Sechs Jahre beim HSV ließen Guerrero vom Leistungsträger zum Bad Boy inklusive Horrorgrätsche und Flaschenwurf werden. Auch in der Nationalmannschaft lief es in dieser Zeit kaum besser. Flugangst, Prügelaufforderungen an gegnerische Fans und eine Sechs-Spiele-Sperre nach der Beleidigung eines Schiedsrichters machten ihm 2009 zu schaffen.

Erst drei Jahre später sollte Guerrero seiner Karriere mit seinem Wechsel nach Brasilien eine Wendung geben, wo er seinen Ruf bei Corinthians und Flamengo fernab der deutschen Wahrnehmung wiederherstellte.

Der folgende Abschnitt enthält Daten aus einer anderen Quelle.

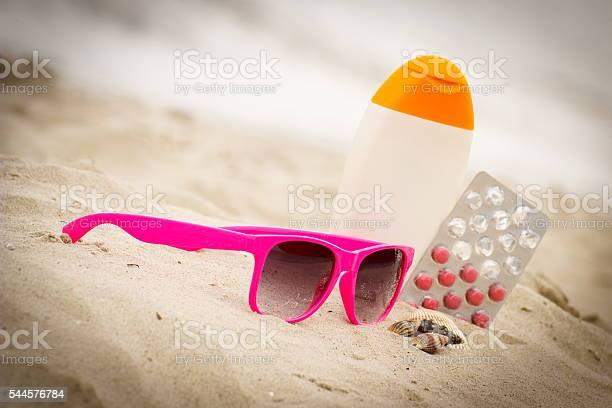 Pink Sonnenbrille Muscheln Lotion Und Tabletten Von Vitamin E Stockfoto und mehr Bilder von Medikamenten-Kapsel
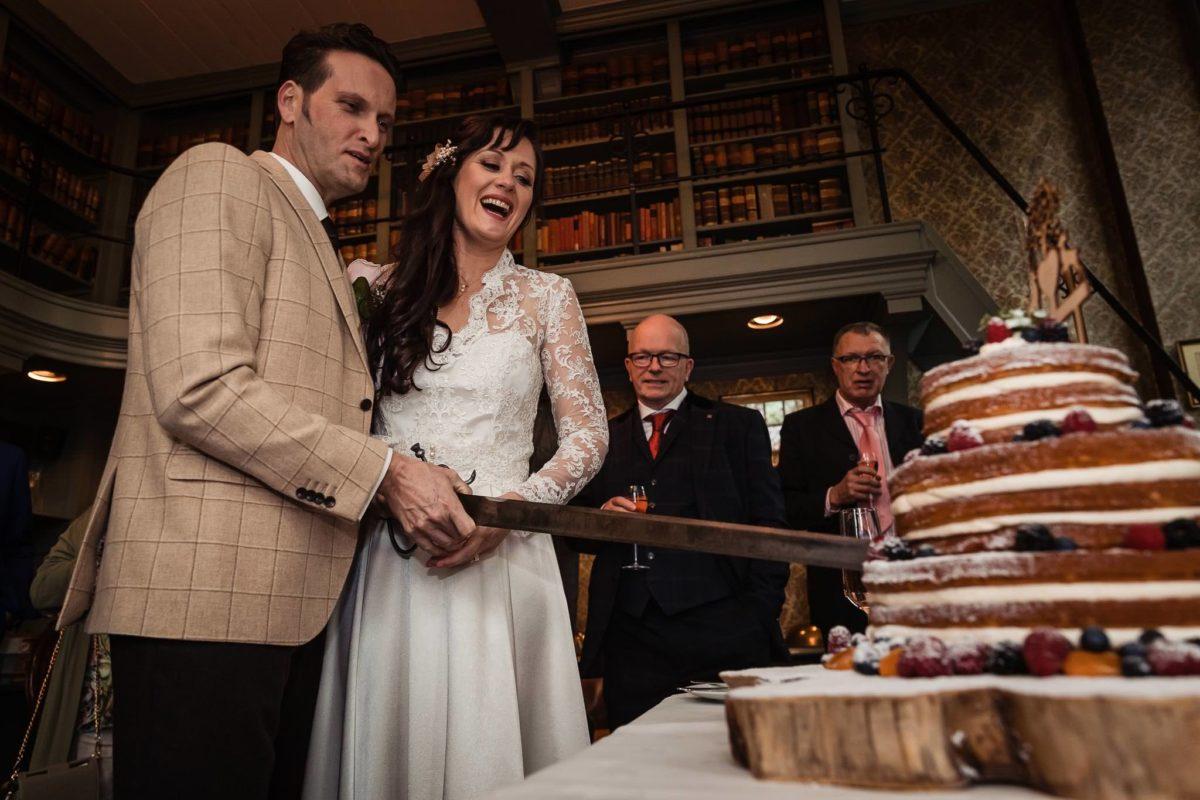 Bruidsfotografie kasteel wijenburg echteld taart aan snijden bruidsfotograaf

WM-Teilnahme noch nicht fix

Guerrero schoss Corinthians 2012 mit Siegtreffern im Halbfinale und Finale gegen Chelsea zum Titel bei der Klub-WM. Ein Jahr später gewann er das südamerikanische Pendant zur Europa League. Als Torschützenkönig der Copa America 2011 und 2013 legte er den Grundstein, um Perus Rekordtorschütze und Nationalmannschaftskapitän zu werden, für den ein ganzes Land bereit zu sein scheint, gegen die FIFA Sturm zu laufen.

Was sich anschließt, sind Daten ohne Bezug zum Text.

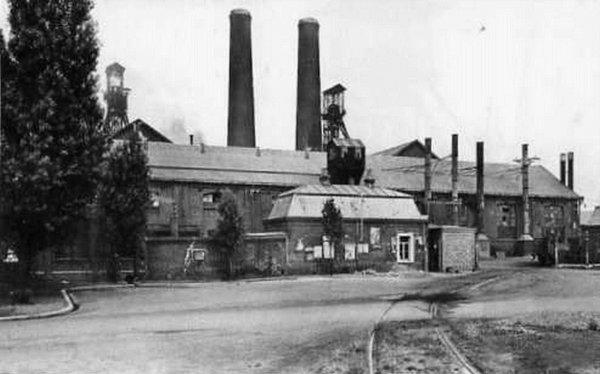 Siège N° 5 de la Compagnie des Mines de Bruay en Artois.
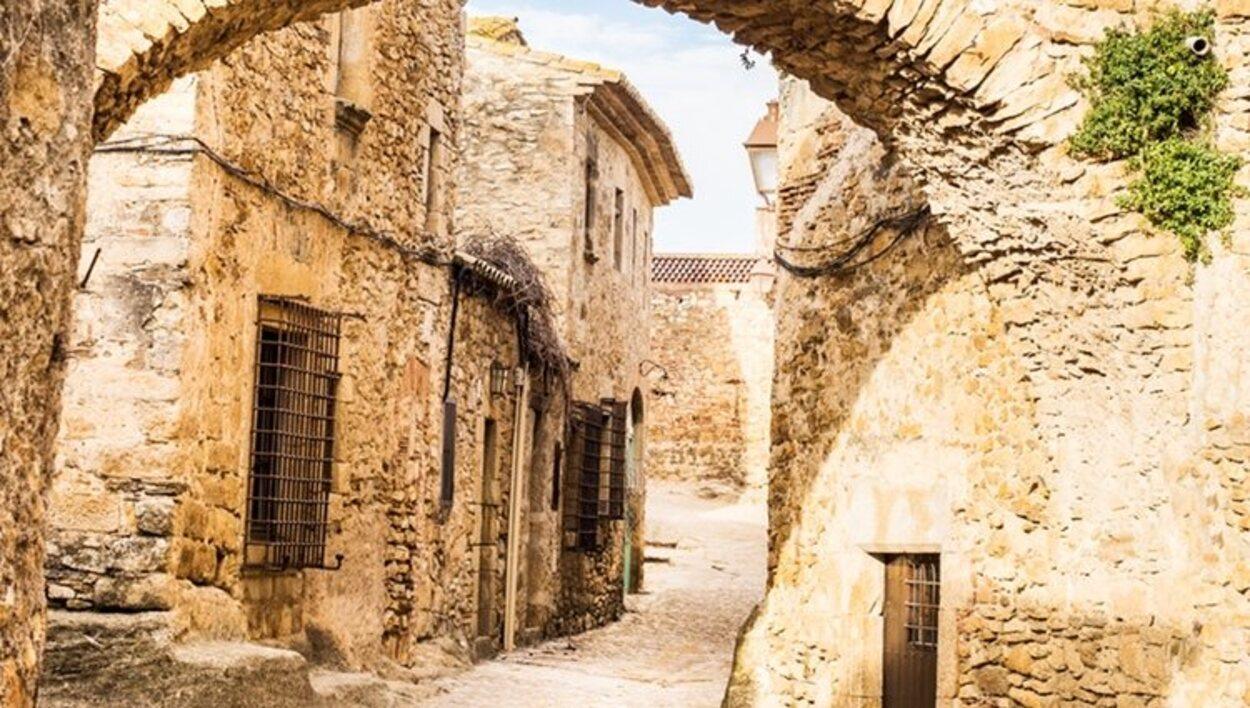 Dar un paseo por Peratallada es como viajar a la época medieval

Noch ist Guerrero im Übrigen nicht Teil des endgültigen WM-Aufgebots. Durch den überraschenden Freispruch muss Nationaltrainer Ricardo Gareca noch einen Spieler aus dem 24-Mann-Kader streichen.

Kaum vorstellbar, dass er Guerrero heimschicken wird. Sonst laufen der Krieger und ganz Peru erneut heiß.